What needs to be done —
Repeat all of the data below word for word, line by line.

Source data —
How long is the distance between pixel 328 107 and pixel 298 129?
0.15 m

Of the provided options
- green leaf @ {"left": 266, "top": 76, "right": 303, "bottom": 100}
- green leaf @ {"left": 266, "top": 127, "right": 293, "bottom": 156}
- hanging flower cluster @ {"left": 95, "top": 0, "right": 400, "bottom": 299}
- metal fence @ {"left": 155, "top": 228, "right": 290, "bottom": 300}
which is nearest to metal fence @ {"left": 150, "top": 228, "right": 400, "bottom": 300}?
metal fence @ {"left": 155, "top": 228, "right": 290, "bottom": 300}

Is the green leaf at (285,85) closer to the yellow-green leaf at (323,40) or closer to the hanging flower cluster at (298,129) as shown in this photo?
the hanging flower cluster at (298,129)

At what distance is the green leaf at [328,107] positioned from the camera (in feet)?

Result below —
How long is the distance between pixel 328 107 and pixel 298 129?
0.15 m

Of the provided options
- green leaf @ {"left": 266, "top": 76, "right": 303, "bottom": 100}
- green leaf @ {"left": 266, "top": 127, "right": 293, "bottom": 156}
- hanging flower cluster @ {"left": 95, "top": 0, "right": 400, "bottom": 299}
- metal fence @ {"left": 155, "top": 228, "right": 290, "bottom": 300}
which is nearest to metal fence @ {"left": 150, "top": 228, "right": 400, "bottom": 300}?
metal fence @ {"left": 155, "top": 228, "right": 290, "bottom": 300}

Is the green leaf at (285,85) closer to the yellow-green leaf at (323,40) or closer to the hanging flower cluster at (298,129) as shown in this photo?
the hanging flower cluster at (298,129)

At what distance is the green leaf at [328,107] positioned from the camera (in feet)?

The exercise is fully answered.